Richard, Aloha. I saw on your website some prices for farms and other properties. Are those typical prices in Panama, or might it be like Costa Rica used to be, years ago? (That is, is it really less expensive, once you are local, or are those typical prices?) Have a great day. Take care, Darwin
So I replied, at 3:35am my time … please, don’t ask! The dogs were up and hyper and so was I …
Just like anywhere else, prices are all over the board, depending on location, size of property, amenities, etc. You can buy just “farmland” quite cheap in big parcels, probably far from electric lines, developed areas, etc. Panama has a booming economy, Costa Rica does not. Costa Rica is really a Central American country and Panama, in part because of its history, is really a South American country. Costa Rica used to have advantages for expat retirees, today Panama does. Some things are much cheaper in Panama, depending on where you are from. Bottom line: you can live better for less in Panama. Regards, Richard
2:47am his time, I get this from Darwin …
Hey, thanks, Richard. I really do appreciate it.

* **EXCERPTED DATA**:
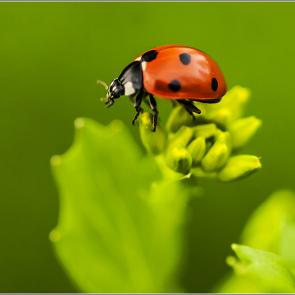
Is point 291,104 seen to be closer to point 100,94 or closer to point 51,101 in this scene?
point 100,94

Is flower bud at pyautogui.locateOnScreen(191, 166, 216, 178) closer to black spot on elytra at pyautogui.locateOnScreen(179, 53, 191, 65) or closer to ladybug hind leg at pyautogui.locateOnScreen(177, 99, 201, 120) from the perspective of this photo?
ladybug hind leg at pyautogui.locateOnScreen(177, 99, 201, 120)

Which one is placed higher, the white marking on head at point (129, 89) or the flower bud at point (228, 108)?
the white marking on head at point (129, 89)

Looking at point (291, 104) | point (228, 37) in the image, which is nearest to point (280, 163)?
point (291, 104)

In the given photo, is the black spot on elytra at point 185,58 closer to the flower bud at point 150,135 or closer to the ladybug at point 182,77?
the ladybug at point 182,77

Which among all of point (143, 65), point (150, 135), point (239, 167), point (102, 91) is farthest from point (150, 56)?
point (102, 91)

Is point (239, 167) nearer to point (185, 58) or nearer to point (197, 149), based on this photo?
point (197, 149)

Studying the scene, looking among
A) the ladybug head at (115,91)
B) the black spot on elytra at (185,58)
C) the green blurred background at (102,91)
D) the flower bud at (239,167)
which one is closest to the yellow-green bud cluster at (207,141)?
the flower bud at (239,167)
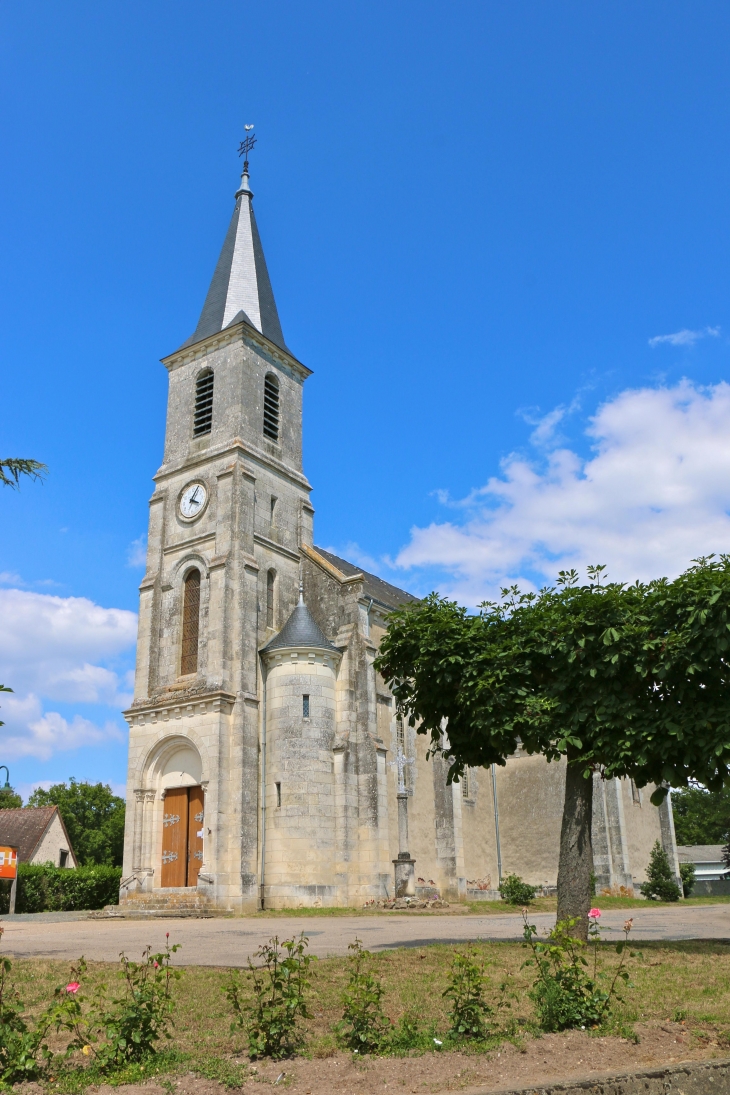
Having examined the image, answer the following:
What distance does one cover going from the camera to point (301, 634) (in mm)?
27188

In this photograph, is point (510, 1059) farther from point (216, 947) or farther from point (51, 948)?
point (51, 948)

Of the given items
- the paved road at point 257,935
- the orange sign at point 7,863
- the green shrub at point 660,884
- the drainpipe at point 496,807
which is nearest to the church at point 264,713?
the drainpipe at point 496,807

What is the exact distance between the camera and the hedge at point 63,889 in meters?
28.7

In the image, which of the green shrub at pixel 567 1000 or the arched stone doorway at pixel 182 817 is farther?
the arched stone doorway at pixel 182 817

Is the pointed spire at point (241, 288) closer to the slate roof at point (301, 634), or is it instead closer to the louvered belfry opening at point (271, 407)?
the louvered belfry opening at point (271, 407)

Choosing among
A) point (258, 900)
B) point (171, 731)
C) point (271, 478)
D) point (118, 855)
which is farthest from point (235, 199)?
point (118, 855)

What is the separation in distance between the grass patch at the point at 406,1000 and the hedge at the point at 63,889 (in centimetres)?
2028

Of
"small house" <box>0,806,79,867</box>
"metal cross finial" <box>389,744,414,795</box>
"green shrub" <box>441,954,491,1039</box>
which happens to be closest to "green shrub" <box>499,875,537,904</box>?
"metal cross finial" <box>389,744,414,795</box>

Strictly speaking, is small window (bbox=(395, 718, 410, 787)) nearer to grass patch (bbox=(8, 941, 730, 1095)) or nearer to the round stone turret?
the round stone turret

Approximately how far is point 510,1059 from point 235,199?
3656 centimetres

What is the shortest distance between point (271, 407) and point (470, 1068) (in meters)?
27.9

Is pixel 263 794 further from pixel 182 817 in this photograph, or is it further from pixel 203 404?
pixel 203 404

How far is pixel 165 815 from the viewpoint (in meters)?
26.7

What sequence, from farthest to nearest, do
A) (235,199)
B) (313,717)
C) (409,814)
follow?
(235,199) < (409,814) < (313,717)
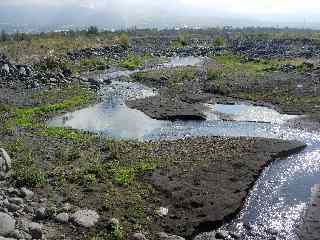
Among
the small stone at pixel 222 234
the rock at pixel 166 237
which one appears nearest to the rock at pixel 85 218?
the rock at pixel 166 237

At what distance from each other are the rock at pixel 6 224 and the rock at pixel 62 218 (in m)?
2.19

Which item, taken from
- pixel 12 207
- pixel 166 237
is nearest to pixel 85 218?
pixel 12 207

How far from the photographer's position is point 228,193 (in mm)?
26234

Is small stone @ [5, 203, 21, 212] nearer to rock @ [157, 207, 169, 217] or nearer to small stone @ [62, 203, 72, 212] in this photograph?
small stone @ [62, 203, 72, 212]

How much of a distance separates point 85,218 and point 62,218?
→ 3.28 feet

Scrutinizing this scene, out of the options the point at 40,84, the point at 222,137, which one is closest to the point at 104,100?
the point at 40,84

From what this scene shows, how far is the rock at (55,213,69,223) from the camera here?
22555 mm

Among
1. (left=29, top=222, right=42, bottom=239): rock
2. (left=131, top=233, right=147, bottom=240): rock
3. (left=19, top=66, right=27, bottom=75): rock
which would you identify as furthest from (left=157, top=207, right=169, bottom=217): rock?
(left=19, top=66, right=27, bottom=75): rock

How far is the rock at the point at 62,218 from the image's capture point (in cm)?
2255

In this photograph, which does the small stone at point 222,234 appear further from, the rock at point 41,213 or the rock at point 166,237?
the rock at point 41,213

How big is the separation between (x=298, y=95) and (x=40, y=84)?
89.3ft

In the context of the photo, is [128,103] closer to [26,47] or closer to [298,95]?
[298,95]

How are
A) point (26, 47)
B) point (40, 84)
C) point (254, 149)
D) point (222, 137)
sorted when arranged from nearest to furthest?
point (254, 149)
point (222, 137)
point (40, 84)
point (26, 47)

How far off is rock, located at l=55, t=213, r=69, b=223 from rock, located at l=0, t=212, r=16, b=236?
7.18 ft
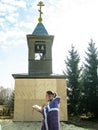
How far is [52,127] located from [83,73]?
75.1 ft

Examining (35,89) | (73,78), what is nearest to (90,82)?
(73,78)

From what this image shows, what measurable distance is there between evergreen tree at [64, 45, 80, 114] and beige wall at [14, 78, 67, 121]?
33.3ft

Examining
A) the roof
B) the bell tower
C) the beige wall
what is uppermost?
the roof

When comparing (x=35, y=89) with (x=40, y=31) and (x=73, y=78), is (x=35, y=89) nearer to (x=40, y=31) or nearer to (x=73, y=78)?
(x=40, y=31)

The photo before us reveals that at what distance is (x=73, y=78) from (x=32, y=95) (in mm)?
12200

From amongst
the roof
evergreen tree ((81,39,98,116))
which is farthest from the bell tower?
evergreen tree ((81,39,98,116))

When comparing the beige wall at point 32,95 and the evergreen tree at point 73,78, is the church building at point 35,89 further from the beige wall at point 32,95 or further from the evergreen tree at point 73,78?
the evergreen tree at point 73,78

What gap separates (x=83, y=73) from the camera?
27.3 metres

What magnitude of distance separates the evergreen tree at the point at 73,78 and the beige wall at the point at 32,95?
10147mm

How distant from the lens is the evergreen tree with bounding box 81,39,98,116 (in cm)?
2459

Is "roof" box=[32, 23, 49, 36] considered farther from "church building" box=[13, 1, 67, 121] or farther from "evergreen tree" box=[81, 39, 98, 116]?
"evergreen tree" box=[81, 39, 98, 116]

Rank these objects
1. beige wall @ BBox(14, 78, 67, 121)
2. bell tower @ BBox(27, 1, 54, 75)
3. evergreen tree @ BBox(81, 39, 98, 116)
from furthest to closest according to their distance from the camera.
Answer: evergreen tree @ BBox(81, 39, 98, 116) → bell tower @ BBox(27, 1, 54, 75) → beige wall @ BBox(14, 78, 67, 121)

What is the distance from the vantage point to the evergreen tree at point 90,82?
80.7 ft

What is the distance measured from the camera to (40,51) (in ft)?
58.5
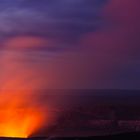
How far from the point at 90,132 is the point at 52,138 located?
47449 millimetres

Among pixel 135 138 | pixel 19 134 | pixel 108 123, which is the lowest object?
pixel 135 138

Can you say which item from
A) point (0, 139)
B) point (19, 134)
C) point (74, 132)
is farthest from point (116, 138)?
point (74, 132)

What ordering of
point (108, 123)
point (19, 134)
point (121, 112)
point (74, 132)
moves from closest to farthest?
point (19, 134)
point (74, 132)
point (108, 123)
point (121, 112)

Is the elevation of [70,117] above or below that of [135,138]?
above

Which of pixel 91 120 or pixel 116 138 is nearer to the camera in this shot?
pixel 116 138

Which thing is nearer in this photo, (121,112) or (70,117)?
(70,117)

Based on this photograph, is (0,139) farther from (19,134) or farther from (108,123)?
(108,123)

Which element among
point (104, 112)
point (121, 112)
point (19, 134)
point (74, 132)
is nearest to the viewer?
point (19, 134)

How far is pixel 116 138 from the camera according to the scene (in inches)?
490

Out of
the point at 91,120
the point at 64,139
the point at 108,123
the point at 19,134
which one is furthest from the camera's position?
the point at 91,120

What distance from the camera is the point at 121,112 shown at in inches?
3974

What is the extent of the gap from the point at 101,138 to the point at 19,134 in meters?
5.09

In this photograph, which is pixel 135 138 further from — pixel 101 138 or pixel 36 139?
pixel 36 139

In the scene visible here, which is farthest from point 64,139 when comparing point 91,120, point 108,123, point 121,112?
point 121,112
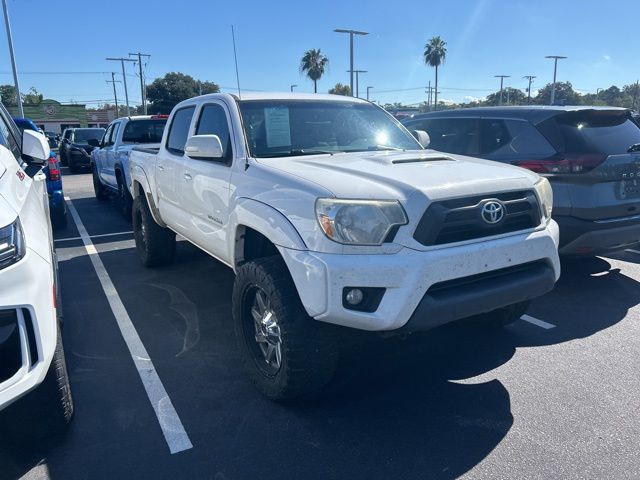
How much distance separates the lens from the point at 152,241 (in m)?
6.08

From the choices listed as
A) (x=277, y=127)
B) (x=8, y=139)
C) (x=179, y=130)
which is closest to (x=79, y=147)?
(x=179, y=130)

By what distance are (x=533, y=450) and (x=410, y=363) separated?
3.82 feet

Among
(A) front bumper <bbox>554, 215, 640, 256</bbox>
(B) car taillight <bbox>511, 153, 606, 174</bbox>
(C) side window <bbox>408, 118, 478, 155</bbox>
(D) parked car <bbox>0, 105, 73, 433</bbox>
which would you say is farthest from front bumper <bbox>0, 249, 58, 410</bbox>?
(C) side window <bbox>408, 118, 478, 155</bbox>

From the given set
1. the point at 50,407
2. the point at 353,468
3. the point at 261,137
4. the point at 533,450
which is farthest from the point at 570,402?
the point at 50,407

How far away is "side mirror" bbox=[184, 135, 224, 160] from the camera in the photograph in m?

* **SET TASK**: Render this sentence from the email exchange about property prices in Panama into Spanish: "Costa Rica used to have advantages for expat retirees, today Panama does." The records originate from a source separate from the email exchange about property prices in Panama.

* **CORRECT RESPONSE**: Costa Rica solía tener ventajas para los jubilados extranjeros; hoy las tiene Panamá.